WHAT THE TASK REQUIRES: Retype, word for word, the part of the passage below on abusive relationships that begins at the words "It can be easy to minimize abuse" and stops after "suffering serious consequences.".

PROVIDED TEXT:
=== Begin Enclosure ===

Again, I don’t know much about football.  But I do know something about abusive relationships and why they exist.  Abusers too often continue to abuse because they can.  It is a learned behavior, it gets them what they want, and there are often few if any meaningful consequences for them.  That’s because often people around them make choices that help minimize and mask the “not-so-bad” behavior.”

Renowned psychologist Paul Ekman has written, in his book Telling Lies, that intelligent people can sometimes fail to see blatant untruths because they have a vested interest in believing the lie, in “collusively helping to maintain the lie, to avoid the terrible consequences of uncovering the lie.”

It can be easy to minimize abuse when the abuser is someone you like, or you think can perform well for your organization.  It can be easy to minimize a police report when that certain someone has skills you want to exploit.  Domestic violence is perpetuated not only by those doing the hitting, but by those with a vested interest in other aspects of the abusers’ lives.  By those well-meaning ancillary enablers who want to give some a second (or third?  fourth?  fifth?) chance, but up teaching that abusers can get away with a LOT of bad behavior before suffering serious consequences.

We will probably never know for sure what happened that evening.  In general, however, by the time a relationship gets to physical violence, there’s been a lot of power and control and manipulation happening.  And physical violence in a relationship, once it begins, happens again, and again.  As a self-defense teacher, my suggestion to students is to recognize the relationship for what it is, and plan how to keep themselves safer.

=== End Enclosure ===

INFORMATION PROVIDED:
=== Begin Enclosure ===

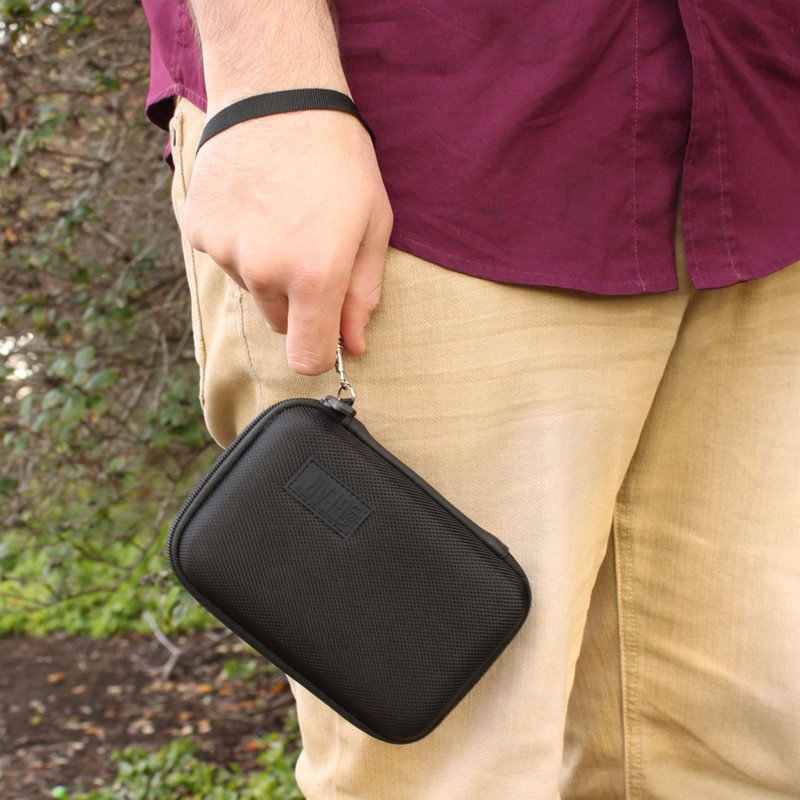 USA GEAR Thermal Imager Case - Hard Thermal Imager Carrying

=== End Enclosure ===
=== Begin Enclosure ===

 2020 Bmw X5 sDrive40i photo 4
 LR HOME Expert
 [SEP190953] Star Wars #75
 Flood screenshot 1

=== End Enclosure ===

RESULT FOR THIS TASK:
It can be easy to minimize abuse when the abuser is someone you like, or you think can perform well for your organization.  It can be easy to minimize a police report when that certain someone has skills you want to exploit.  Domestic violence is perpetuated not only by those doing the hitting, but by those with a vested interest in other aspects of the abusers’ lives.  By those well-meaning ancillary enablers who want to give some a second (or third?  fourth?  fifth?) chance, but up teaching that abusers can get away with a LOT of bad behavior before suffering serious consequences.